The plan, which involves deregulating large parts of the energy sector and relying on the private sector to help out, is likely to add somewhere around 1 950MW in the short term. When things really go wrong at Eskom, that’s around 4 000MW short of what’s needed to avoid higher stages of load shedding.
Essentially, there is no quick fix and we are playing the long game, with 2023 labelled a possible “game-changer year in terms of energy generation”.
There’s also the small matter of financing the energy plan. Open up your wallets, says BusinessTech:
[Eskom chief financial officer Calib] Cassim said that key points of Ramaphosa’s new plan require Eskom to do more maintenance while also increasing its sourcing of power from outside the company – both of which need money…
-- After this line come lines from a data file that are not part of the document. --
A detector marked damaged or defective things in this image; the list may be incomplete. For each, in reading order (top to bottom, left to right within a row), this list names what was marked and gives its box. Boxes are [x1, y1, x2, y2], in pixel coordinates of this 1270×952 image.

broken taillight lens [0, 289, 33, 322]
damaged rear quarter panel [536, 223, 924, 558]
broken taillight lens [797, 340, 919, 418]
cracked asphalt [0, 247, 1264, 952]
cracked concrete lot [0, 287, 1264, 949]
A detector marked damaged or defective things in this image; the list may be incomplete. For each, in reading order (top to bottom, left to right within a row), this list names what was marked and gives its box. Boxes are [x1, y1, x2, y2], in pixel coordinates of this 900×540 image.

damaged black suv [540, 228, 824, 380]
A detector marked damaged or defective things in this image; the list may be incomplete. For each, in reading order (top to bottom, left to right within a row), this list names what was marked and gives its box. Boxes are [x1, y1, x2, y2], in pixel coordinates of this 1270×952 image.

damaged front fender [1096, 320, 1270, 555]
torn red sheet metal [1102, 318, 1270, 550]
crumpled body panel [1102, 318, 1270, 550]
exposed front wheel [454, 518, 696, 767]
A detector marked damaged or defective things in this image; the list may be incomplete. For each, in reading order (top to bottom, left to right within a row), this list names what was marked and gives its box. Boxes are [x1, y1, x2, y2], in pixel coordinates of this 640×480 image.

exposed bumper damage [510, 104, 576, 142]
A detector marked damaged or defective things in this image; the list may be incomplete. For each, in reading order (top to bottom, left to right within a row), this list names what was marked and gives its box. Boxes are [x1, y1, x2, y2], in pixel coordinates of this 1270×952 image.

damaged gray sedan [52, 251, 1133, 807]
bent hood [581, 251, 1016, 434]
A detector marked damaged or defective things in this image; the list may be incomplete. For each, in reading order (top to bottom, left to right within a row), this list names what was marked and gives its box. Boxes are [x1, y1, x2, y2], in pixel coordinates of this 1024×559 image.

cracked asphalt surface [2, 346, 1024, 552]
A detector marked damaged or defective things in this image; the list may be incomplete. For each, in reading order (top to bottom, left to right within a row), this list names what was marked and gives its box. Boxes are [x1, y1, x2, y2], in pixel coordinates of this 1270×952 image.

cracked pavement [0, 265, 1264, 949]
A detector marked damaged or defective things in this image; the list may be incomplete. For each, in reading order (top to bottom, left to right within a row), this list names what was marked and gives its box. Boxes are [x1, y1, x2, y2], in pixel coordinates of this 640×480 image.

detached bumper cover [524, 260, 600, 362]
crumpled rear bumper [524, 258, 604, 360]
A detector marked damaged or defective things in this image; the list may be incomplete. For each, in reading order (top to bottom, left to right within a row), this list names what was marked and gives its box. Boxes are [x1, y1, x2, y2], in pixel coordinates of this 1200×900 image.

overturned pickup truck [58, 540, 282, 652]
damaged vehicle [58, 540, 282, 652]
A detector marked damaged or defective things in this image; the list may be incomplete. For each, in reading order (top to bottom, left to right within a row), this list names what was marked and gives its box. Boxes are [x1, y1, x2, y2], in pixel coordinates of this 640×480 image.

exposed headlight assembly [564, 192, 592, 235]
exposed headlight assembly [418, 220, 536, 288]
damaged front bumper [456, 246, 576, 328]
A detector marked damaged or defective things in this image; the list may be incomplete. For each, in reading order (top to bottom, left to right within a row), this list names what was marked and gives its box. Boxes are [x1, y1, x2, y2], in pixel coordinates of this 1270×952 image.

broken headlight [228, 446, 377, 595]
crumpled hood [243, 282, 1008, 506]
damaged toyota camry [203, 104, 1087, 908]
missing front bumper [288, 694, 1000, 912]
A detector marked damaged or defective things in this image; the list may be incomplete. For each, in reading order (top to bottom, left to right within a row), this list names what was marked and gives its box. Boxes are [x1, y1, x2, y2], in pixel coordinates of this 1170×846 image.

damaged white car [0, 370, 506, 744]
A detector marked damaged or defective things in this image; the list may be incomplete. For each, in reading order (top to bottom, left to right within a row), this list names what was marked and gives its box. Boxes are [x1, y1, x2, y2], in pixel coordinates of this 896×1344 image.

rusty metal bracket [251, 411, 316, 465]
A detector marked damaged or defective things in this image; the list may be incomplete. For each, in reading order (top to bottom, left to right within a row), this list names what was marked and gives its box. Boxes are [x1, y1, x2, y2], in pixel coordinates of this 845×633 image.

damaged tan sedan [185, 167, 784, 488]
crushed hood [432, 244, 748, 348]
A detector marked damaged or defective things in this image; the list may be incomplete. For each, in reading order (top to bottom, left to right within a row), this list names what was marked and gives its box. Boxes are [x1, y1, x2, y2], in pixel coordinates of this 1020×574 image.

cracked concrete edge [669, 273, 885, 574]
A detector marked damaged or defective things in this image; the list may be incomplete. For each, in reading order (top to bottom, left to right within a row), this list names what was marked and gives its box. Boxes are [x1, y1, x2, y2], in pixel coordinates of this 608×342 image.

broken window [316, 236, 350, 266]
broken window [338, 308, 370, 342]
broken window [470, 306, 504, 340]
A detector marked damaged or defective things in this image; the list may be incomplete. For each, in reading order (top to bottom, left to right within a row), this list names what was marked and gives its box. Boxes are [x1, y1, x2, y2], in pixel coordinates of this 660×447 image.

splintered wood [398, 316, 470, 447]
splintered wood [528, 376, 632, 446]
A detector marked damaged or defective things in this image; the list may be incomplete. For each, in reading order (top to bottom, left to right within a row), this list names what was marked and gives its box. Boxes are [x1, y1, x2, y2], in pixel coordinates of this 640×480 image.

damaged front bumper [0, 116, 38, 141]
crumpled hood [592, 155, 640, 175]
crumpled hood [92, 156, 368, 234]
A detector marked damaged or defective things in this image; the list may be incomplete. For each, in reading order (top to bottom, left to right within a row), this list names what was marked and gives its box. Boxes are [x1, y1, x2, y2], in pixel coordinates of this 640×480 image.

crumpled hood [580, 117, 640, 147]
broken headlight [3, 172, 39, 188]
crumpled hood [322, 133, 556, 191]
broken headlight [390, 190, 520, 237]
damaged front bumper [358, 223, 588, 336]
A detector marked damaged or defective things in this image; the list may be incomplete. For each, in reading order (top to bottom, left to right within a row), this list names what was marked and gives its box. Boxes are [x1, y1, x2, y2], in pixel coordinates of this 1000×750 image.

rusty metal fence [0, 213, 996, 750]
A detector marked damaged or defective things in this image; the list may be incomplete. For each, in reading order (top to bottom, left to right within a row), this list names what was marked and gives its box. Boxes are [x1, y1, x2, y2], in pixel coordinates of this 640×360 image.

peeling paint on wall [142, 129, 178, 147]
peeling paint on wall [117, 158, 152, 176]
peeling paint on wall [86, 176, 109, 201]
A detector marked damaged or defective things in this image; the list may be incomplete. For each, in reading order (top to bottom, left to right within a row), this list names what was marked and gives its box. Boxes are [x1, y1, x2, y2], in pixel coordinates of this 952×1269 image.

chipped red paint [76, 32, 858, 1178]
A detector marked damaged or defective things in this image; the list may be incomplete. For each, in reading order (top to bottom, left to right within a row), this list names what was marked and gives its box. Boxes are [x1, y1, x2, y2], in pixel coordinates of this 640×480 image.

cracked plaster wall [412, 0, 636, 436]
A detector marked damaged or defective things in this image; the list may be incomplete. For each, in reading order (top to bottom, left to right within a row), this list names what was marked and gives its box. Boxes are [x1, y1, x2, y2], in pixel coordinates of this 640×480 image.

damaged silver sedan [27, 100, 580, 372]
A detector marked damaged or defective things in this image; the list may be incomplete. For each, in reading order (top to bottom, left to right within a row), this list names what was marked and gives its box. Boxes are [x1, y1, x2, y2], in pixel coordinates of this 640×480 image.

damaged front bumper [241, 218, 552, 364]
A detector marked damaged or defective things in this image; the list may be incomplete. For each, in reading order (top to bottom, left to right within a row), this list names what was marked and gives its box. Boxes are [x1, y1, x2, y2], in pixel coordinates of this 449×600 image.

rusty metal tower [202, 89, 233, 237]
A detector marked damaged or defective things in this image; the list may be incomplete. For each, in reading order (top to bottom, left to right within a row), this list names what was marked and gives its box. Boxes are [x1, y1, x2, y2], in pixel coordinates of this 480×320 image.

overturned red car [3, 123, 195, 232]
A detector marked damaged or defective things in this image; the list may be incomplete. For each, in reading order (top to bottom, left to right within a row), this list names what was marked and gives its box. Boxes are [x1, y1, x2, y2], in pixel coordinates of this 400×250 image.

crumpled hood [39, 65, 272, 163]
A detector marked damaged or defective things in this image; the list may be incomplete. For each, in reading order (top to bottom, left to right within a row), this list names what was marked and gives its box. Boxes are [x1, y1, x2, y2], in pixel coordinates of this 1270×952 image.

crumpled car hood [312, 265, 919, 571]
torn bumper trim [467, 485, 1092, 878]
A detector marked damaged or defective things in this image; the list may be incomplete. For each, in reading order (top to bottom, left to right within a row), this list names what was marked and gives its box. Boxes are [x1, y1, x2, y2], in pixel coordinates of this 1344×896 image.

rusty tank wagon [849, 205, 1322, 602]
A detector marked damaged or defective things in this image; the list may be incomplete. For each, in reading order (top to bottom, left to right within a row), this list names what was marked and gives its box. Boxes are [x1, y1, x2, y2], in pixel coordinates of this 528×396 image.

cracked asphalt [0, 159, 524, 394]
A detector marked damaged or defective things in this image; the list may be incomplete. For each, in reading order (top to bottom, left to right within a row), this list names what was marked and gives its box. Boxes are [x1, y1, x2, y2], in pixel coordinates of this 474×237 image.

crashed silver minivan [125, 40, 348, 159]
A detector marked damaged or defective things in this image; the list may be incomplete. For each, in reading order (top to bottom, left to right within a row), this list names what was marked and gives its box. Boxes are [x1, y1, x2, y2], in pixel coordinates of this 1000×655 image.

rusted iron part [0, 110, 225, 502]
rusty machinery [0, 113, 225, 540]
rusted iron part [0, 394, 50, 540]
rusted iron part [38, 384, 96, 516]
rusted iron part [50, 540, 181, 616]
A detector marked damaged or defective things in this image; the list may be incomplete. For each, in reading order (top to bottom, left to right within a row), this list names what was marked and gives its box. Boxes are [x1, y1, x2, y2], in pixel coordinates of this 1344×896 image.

In a consultation document published by Nersa this week, the energy regulator outlined Eskom’s most recent application for tariff hikes for the 2023/24 financial year. The document includes a projected tariff calculation showing a 38% hike next year, which Nersa said could be a possible outcome if Eskom’s wishes are granted.
As recently reported, if Eskom’s new proposed tariff hike is implemented it will be households using the least electricity that are the hardest hit.
The cost of just being connected to Eskom’s grid could rise from R218 to R938 before a single unit of electricity is used.
We should point out that Nersa doesn’t simply roll over when it comes to Eskom’s proposals so the hike may not be as steep as those figures above.
Even if it falls well short of a 38% hike, households across the country (aside from the ones our ministers live in) are going to feel the pinch.